Extrait présenté »
+ + +

Stéphane Monier, CIO de la Banque Lombard Odier: « Les investisseurs qui ne disposent pas d’exposition aux actifs privés dans leurs portefeuilles risquent de manquer une grande partie de la croissance et de l’activité économique »

Actifs privés, attrait public – ces investissements résisteront-ils à la remontée des taux ? Stéphane Monier, CIO de la Banque Lombard Odier, partage son point de vue, à propos des marchés privés (private assets et private equity).

Points clés:

  • Les investisseurs craignent des problèmes à venir pour les actifs privés, dans un contexte de baisse des marchés boursiers et de hausse des taux d’intérêt
  • L’impact des corrections de marché peut être moindre pour les actifs non cotés. Certains peuvent servir de couverture active contre l’inflation
  • Les fonds de capital-investissement (private equity) lancés dans des conditions de marché difficiles ont historiquement enregistré de solides performances, ce qui indique qu’il pourrait être opportun d’envisager des investissements ou une augmentation des allocations
  • Nous privilégions des stratégies d’investissement sur plusieurs années, comprenant toutes les classes d’actifs non cotées, afin d’améliorer la performance, diminuer la volatilité et renforcer la diversification des portefeuilles – y compris via l’accès à un plus large éventail d’entreprises formant le tissu économique.

Alors que les marchés boursiers sont sous pression et que les taux d’intérêt remontent, les investisseurs craignent que le private equity ne baisse drastiquement. Cependant, nous voyons de nombreuses raisons d’inclure les actifs privés dans le cadre d’une stratégie d’investissement diversifiée à long terme.

Les marchés privés suivront-ils là où les marchés publics mènent ?

Les principaux indices boursiers ont perdu entre un sixième et un quart de leur valeur depuis le début de l’année1. Les inquiétudes concernant la remontée des taux d’intérêt américains et le ralentissement de la croissance sont aggravées par une inflation persistante, les confinements en Chine et le conflit en Ukraine. Les marchés craignent des problèmes pour les entreprises privées qui affichent des niveaux d’endettement plus importants que ceux de leurs homologues cotées en Bourse.

Le private equity, qui constitue la plus grande partie du marché des actifs privés (en bleu sur le graphique 1, page 2), a certainement connu une progression fulgurante au cours des dernières décennies. Les levées de fonds et les leveraged buyouts (acquisitions par effet de levier) ont atteint un niveau record d’environ 1,2 milliard de dollars en 2021. L’augmentation des allocations par les fonds de pension, les fonds souverains et les fonds de dotations universitaires (voir graphique 2) a stimulé la croissance de la classe d’actifs. Près des trois quarts de ce type d’investisseurs institutionnels prévoient d’augmenter davantage leurs allocations aux actifs non cotés au cours des cinq prochaines années, selon une étude de la société de courtage Numis. Il est facile de comprendre pourquoi : les recherches académiques suggèrent que les investissements en private equity du premier quartile ont historiquement largement surperformé les marchés publics2. Ces dernières années n’ont pas fait exception. Fin 2021, McKinsey calcule que les rendements annuels médians des fonds de private equity levés entre 2008 et 2018 étaient de 19,5%. Ce chiffre représente le taux de rendement interne net (TRI) ou la croissance annuelle que l’investissement devrait générer.

+ + +

Consigne détaillée » Dans l'article sur les actifs privés, réécrivez sous forme de liste le paragraphe qui commence par « Les principaux indices boursiers » en conservant ses faits essentiels. La liste qui suit n'intervient en rien dans cet exercice.

Contenu des données »
+ + +

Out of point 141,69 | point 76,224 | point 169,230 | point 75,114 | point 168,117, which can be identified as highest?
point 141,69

+ + +

Corrigé de l'exercice »
- Depuis le début de l'année, les principaux indices boursiers ont perdu entre un sixième et un quart de leur valeur.
- La remontée des taux d'intérêt américains et le ralentissement de la croissance inquiètent.
- Une inflation persistante, les confinements en Chine et le conflit en Ukraine aggravent ces inquiétudes.
- Les marchés redoutent des difficultés pour les entreprises privées, plus endettées que leurs homologues cotées en Bourse.